- _WHAT YOU HAVE TO DO_
Please output only the lines that run from the line containing "Which of the red" through the end of the material below, exactly.

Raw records
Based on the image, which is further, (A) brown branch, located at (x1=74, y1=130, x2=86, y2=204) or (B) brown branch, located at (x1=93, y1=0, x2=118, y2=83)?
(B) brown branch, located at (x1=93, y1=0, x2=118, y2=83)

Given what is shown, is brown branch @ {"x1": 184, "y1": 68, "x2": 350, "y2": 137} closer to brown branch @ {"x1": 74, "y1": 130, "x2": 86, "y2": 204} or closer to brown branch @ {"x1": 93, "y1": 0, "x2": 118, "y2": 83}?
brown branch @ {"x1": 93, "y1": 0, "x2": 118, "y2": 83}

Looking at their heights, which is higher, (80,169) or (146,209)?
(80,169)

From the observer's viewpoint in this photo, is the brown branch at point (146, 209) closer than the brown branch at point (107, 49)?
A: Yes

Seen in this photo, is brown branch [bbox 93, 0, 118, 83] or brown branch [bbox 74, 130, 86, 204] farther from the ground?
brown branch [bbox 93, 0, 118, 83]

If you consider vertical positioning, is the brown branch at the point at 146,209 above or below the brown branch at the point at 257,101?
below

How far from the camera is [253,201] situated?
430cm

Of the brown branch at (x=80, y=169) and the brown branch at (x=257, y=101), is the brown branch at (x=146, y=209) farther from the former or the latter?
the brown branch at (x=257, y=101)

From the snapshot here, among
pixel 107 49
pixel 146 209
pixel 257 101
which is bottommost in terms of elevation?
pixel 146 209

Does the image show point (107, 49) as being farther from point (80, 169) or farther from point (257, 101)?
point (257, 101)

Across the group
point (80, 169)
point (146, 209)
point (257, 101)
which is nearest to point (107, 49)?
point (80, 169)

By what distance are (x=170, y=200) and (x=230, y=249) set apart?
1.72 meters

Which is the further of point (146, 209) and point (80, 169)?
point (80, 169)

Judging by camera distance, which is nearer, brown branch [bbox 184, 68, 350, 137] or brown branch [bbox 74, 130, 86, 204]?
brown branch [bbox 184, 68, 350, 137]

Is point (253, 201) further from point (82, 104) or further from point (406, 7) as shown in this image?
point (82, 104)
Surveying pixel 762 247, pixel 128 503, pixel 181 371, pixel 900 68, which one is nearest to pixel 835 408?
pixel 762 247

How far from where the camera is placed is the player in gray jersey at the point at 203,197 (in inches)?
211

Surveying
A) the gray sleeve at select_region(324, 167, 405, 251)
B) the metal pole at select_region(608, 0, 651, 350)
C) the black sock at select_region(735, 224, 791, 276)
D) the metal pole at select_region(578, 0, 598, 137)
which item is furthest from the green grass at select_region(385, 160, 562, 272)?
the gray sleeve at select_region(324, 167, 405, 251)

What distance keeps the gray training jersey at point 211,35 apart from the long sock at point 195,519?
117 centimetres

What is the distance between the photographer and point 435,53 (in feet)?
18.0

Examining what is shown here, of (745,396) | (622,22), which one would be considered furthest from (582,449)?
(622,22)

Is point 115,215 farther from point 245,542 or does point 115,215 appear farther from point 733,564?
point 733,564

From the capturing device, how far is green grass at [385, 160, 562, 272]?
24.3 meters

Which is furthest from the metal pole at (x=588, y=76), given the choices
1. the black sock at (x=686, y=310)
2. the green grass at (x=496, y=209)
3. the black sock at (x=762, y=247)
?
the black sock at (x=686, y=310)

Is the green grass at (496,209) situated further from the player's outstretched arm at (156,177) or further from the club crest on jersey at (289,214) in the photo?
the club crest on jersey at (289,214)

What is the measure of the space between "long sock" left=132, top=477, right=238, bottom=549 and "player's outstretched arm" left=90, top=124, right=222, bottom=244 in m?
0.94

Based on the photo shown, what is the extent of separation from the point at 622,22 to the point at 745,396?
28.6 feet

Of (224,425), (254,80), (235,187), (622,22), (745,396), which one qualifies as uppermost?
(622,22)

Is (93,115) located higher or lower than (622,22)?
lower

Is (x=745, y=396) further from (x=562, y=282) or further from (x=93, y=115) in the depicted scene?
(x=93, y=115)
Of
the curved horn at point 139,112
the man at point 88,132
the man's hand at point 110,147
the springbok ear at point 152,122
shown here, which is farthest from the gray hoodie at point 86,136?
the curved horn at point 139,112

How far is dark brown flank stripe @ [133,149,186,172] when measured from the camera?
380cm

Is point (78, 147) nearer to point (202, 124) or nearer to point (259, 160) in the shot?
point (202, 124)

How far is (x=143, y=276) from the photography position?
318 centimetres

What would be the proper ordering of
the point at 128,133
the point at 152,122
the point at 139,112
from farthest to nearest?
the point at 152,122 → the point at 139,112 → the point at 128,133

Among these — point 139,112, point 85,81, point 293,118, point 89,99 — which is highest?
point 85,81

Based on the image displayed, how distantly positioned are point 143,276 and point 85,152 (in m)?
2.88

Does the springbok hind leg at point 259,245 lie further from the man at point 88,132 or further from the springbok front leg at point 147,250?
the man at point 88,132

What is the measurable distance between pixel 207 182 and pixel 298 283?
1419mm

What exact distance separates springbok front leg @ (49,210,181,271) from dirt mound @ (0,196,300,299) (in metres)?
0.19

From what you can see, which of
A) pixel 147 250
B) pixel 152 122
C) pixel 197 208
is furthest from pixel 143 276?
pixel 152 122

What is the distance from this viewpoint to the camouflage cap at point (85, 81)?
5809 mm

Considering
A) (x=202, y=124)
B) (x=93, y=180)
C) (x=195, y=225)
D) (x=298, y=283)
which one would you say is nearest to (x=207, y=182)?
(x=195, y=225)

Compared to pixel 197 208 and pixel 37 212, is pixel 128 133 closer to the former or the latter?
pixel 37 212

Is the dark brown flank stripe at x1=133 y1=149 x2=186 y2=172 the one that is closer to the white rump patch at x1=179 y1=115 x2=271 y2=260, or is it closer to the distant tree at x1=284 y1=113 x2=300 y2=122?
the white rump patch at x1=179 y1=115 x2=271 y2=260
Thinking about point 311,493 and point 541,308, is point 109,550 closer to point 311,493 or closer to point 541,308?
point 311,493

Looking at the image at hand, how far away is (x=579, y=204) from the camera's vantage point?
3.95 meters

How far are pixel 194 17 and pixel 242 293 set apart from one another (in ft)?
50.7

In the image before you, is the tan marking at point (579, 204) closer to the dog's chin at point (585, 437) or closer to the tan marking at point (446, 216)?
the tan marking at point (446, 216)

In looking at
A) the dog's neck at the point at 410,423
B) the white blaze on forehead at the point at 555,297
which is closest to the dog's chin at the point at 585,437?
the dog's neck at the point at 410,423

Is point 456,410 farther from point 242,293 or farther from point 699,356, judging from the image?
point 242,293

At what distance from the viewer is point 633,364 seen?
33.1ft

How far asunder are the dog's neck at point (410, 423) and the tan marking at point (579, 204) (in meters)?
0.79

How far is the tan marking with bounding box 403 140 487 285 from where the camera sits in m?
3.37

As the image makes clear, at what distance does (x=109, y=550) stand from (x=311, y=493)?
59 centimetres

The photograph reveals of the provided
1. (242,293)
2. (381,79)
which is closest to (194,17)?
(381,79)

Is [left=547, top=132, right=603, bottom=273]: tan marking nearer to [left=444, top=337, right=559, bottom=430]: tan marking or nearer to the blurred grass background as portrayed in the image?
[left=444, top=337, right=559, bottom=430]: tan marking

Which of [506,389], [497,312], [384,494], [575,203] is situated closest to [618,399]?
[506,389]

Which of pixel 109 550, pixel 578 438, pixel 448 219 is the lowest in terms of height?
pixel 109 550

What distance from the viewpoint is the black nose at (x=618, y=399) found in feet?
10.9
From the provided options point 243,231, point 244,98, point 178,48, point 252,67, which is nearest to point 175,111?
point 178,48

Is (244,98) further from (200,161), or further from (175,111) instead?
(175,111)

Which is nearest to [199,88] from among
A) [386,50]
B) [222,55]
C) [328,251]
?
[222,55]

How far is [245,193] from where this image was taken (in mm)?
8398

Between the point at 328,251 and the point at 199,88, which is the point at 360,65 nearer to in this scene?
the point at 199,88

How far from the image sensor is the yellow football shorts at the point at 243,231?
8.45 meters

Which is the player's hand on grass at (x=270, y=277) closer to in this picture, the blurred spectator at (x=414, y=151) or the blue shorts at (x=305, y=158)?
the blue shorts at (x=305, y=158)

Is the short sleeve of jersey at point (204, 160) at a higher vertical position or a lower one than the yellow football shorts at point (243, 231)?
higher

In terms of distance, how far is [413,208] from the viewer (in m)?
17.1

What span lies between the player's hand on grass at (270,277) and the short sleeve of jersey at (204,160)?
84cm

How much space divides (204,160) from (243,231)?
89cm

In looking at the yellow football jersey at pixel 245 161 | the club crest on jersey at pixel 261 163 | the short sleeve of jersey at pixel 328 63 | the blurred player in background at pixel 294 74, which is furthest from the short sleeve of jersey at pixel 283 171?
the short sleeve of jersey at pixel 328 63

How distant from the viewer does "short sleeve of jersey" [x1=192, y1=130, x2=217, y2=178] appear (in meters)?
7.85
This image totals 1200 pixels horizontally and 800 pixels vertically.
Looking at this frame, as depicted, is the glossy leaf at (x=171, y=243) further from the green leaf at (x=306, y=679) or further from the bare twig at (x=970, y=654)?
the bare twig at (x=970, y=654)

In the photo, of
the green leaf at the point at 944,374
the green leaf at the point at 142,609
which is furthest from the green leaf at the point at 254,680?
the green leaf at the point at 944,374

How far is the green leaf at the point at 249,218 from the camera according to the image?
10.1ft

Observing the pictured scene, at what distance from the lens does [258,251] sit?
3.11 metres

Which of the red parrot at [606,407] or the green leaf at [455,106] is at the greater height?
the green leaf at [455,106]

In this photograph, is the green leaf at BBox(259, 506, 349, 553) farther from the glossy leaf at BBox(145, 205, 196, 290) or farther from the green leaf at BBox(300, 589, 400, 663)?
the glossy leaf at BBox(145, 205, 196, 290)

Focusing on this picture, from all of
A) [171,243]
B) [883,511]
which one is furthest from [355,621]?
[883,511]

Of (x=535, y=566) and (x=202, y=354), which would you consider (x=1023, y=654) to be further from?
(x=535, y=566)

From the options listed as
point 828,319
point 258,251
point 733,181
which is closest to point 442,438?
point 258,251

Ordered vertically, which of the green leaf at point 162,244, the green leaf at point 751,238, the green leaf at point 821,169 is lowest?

- _EXERCISE RESULT_
Which of the red parrot at [606,407] or the green leaf at [455,106] is at the greater height?
the green leaf at [455,106]

In this photograph, is the green leaf at BBox(259, 506, 349, 553) farther from the glossy leaf at BBox(145, 205, 196, 290) or farther from the green leaf at BBox(300, 589, 400, 663)?
the glossy leaf at BBox(145, 205, 196, 290)

Focusing on this picture, from all of
A) [171,243]
B) [883,511]
which one is furthest from [355,621]?
[883,511]

Of (x=535, y=566) and (x=202, y=354), which would you consider (x=1023, y=654) to be further from?
(x=535, y=566)

From the options listed as
point 828,319
point 258,251
point 733,181
which is closest to point 442,438?
point 258,251

Ordered vertically, which of the green leaf at point 162,244, the green leaf at point 751,238, the green leaf at point 821,169 is lowest?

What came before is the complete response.